HCI: A press release about this says that you’ll focus on optimizing care delivery for MSSP or other ACO beneficiaries. Are there needs that those ACO leaders have expressed, maybe within the founding four organizations, that your new solutions or new approaches can address to make them more successful than they have been?

Samitt: Yes. I’m doing immersion tours to understand needs, gaps, interests, and existing capabilities. In essence, what we’re focusing on is everything related to the the clinical and operational oversight of managing populations, as opposed to managing just admissions. It is historically not something that hospitals themselves have been very good at, right? Health plans are a bit better at it; some of the disruptive innovators or advanced primary care models are better at it. You could say that for hospitals, that’s not the world they’ve been in. This is a nascent area of expertise. That’s need number one. 

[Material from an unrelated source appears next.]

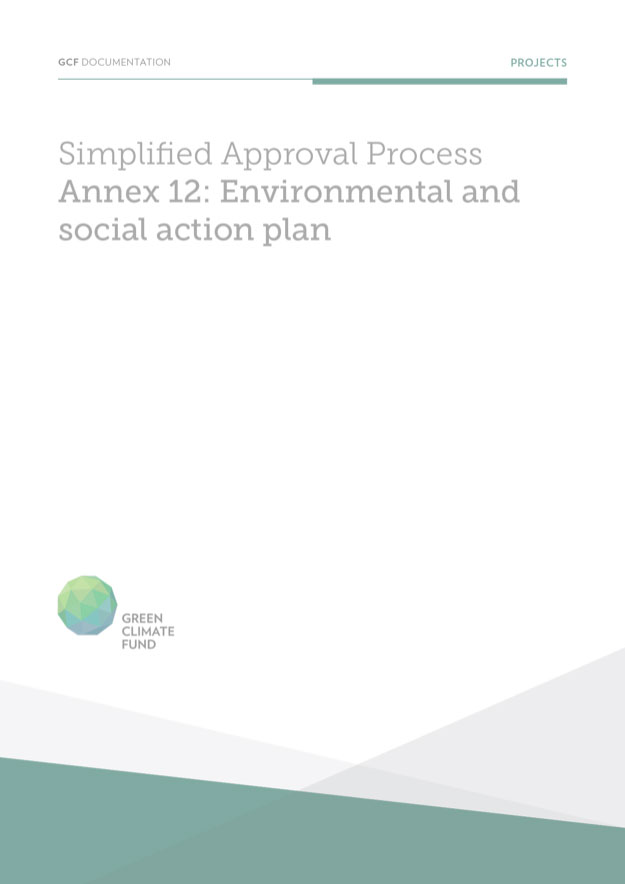 Environmental And Social Action Plan Template Annex 12 For Simplified Approval Process Funding Proposals Green Climate Fund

Need number two is we’ve got a lot of data in the industry, and not a lot of information. I think understanding important elements of data for the purposes of maximizing quality and lowering cost of care is just a weakness that everyone has. We need to focus on what data sources and what data processes and methods and solutions will get us to the right answer, cheapest, quickest and most effectively. There are probably half a dozen to a dozen core capabilities that we will put into PHM, but ultimately, we want to create within this nonprofit system-sponsored entity the highest-performing ACO in the country. The question is, what levers do you pull and what capabilities do you fill to achieve that goal? 

Mango: Let me just add a couple of things to what Craig said. As you know, the regulatory landscape has changed pretty dramatically in the last couple of years as it relates to value-based care, as it relates to Medicare Advantage. There’s a recognition that the primary care-focused-only models for value-based care are now failing, and the reason they’re failing is the role of risk adjustment and just closing a few care gaps, has now migrated and has become a lot tougher. So regardless of how well the systems were performing before Craig got here, there’s a rethink in the industry as to how to create value in these risk-bearing environments, and Craig and I both share the belief that the the emphasis is shifting toward the specialists and a little bit away from the primary care docs. That’s a function of where most of the cost of managing multiple chronic diseases resides, and because of what’s happening in the broader environment, as pharmaceuticals and biologics replace healthcare services as the cost element, right?

So what we’re thinking through right now, given the changes in the external environment, is: how do we have a more intense, specialist-focused model? Of course, we believe that favors the health systems, because, as you know, across the country, the health systems employ a good percentage of the specialists, and obviously control all the ancillary services associated with what those specialists do.

HCI: Historically, the specialists have not been as involved in in value-based care models, so that may be a cultural issue of getting them to participate and getting that muscle memory of actually doing it.

Samitt: I certainly have to counter a little bit, given that I’m a primary care physician. I’d say it’s not an either/or; it’s a both/and. The impact of value-based transformation will always be, to some degree, a key primary care function. But to Paul’s point, the parts of our system that have been the last bastions of pursuit of value have been health systems and specialists. How do we bring them to the table and achieve the potential and the power of specialist involvement in value-based care that we have not yet experienced? 

I’ve been quoted in saying this before: being a high-performing ACO is a team sport, and our industry has not functioned as a team to deliver on that promise.